Saved entries:
----------------

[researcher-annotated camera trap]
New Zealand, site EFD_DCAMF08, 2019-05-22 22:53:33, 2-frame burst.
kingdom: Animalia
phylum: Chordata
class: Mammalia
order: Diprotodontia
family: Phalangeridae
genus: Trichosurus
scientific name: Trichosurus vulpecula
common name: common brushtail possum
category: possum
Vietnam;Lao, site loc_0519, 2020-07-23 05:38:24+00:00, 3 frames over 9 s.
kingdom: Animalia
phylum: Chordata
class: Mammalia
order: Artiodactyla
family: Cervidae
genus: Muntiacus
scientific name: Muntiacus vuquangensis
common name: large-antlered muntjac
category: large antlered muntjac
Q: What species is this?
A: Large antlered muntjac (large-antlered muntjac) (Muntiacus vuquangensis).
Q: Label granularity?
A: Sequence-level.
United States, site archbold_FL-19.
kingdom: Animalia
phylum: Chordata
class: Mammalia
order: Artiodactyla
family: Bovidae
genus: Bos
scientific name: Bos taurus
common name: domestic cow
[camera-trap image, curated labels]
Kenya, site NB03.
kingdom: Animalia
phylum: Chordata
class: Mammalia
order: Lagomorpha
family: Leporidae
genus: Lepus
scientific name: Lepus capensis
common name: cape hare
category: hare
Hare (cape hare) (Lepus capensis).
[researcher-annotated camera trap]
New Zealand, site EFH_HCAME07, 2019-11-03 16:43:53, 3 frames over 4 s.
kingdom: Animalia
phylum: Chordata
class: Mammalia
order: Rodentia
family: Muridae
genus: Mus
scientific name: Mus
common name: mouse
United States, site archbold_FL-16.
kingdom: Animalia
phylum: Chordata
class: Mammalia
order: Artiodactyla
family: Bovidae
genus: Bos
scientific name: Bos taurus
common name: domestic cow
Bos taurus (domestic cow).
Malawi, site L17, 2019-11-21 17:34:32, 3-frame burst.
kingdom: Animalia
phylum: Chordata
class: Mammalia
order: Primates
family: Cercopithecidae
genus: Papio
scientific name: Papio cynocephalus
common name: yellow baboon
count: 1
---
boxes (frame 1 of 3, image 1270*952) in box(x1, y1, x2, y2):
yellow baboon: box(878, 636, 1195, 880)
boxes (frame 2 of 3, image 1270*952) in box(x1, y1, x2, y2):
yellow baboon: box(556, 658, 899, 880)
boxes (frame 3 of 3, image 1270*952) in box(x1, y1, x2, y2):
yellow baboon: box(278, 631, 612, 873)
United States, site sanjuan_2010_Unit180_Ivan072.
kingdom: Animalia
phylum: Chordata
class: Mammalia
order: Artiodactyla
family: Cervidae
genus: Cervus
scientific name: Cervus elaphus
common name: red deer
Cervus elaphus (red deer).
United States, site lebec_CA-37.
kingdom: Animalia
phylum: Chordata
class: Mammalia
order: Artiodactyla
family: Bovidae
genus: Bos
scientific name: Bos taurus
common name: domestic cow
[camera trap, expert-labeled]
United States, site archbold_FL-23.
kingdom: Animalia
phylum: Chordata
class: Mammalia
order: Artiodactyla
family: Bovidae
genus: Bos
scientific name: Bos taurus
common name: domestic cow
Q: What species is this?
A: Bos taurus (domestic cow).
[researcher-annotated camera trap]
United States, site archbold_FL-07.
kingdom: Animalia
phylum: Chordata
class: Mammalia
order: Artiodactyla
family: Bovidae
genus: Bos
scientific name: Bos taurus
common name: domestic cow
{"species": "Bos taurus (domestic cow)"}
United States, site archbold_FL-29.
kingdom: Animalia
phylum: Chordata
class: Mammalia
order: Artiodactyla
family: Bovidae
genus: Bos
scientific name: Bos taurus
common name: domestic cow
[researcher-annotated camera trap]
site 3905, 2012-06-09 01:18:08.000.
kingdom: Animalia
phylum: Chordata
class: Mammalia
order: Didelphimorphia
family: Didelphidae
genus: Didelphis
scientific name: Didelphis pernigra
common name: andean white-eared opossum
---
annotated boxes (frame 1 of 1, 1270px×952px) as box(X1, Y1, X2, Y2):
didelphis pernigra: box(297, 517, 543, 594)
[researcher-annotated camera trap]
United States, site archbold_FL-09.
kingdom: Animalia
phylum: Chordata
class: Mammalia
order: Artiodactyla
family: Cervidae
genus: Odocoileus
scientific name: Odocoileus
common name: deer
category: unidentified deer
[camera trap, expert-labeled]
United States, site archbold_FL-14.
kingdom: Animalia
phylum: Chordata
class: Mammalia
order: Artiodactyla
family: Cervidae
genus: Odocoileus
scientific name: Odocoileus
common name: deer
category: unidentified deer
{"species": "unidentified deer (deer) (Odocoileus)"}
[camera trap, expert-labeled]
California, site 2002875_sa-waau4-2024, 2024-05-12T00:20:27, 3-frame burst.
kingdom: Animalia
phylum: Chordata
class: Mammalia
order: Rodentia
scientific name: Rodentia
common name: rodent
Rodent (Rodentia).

----------------

* _Your instructions_: Each line of the records, from the opening one through the line holding "scientific name: Trichosurus vulpecula", should be restated word for word, with nothing else in the answer.

* _Exercise result_:
[researcher-annotated camera trap]
New Zealand, site EFD_DCAMF08, 2019-05-22 22:53:33, 2-frame burst.
kingdom: Animalia
phylum: Chordata
class: Mammalia
order: Diprotodontia
family: Phalangeridae
genus: Trichosurus
scientific name: Trichosurus vulpecula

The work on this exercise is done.